Kaitly Magarino receives a Christmas present from Officer Tim Garr at her Medford home Tuesday as part of a program sponsored by the Medford Police Association. Mail Tribune / Jamie Lusch

Medford police deliver spirit of season

Kaitly Magarino's eyes widened with delight as Medford police officers surprised her family with more than a dozen Christmas gifts Tuesday.

After carefully unwrapping a box containing new shoes, the 6-year-old wanted to open more presents as part of the Medford Police Association's annual program that helps low-income families.

Kaitly looked at her sister, 11-year-old Marietta Magarino, who was a little reluctant to open her present in front of strangers.

"Do you want me to open it for you?" Kaitly said.

Marietta declined, then smiled after opening a box that revealed a shiny necklace.

The police association collects $10 a month from officers and receives support from other local organizations to provide gifts to 27 families, representing more than 50 children.

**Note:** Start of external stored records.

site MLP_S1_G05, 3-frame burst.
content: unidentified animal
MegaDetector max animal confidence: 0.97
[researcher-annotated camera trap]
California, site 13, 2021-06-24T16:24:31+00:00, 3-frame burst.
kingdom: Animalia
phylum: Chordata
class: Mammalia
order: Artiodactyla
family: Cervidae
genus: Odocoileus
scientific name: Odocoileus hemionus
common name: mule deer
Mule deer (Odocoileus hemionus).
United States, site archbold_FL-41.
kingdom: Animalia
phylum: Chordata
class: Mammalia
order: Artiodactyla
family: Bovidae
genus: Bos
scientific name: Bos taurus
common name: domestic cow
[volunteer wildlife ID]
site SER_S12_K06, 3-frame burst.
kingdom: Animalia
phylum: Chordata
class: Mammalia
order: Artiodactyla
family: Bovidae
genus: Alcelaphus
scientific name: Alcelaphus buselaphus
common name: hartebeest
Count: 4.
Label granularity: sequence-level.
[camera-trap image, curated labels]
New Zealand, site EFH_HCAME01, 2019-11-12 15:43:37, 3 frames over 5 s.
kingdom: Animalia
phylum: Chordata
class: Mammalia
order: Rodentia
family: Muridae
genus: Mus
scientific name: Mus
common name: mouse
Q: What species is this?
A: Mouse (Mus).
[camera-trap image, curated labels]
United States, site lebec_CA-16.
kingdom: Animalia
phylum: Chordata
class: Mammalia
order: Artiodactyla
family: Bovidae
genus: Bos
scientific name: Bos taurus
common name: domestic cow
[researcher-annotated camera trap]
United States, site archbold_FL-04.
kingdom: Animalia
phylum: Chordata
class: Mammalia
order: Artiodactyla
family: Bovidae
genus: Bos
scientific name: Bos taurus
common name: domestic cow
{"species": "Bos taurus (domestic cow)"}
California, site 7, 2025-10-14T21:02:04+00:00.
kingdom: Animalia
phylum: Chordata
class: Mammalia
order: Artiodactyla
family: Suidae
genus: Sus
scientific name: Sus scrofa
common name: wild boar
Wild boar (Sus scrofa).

In another program, officers carry presents around in their trunks, which they distribute during the course of calls. The Jackson County Sheriff's Department has a similar program.

Police Officer Tim Garr and Nick Alden, a community service officer, helped deliver the packages to Kaitly and Marietta as the rest of the family watched.

Police Sgt. Chris Whipple said a network of organizations, businesses and police officers works together to make sure low-income families receive gifts.

"Without something like this, if they got any presents, it would be limited," he said.

Agencies such as the Children's Advocacy Center, Hearts with a Mission and schools all make recommendations about the families to support, he said.

Sometimes the gifts are practical, so these agencies find out shoe sizes or other information. Gifts ranged from bicycles to scientific calculators.

Rosa Menendez, 32, surrounded by her four children, said she never expected to receive so many gifts.

"Thank you so much," she told the officer.

Garr told Menendez that a lot of people who work for the city and others donated the gifts.

Garr and Menendez's son, 16-year-old Herman Menendez, also had another surprise.

Garr was Herman's soccer coach two years ago.

"He's really a fantastic player," Garr said. "He's got incredible skills."

Herman, who is still active in soccer, expressed his appreciation for all the gifts the family received.

"I was surprised," he said. "I didn't expect it. I'm very happy about it."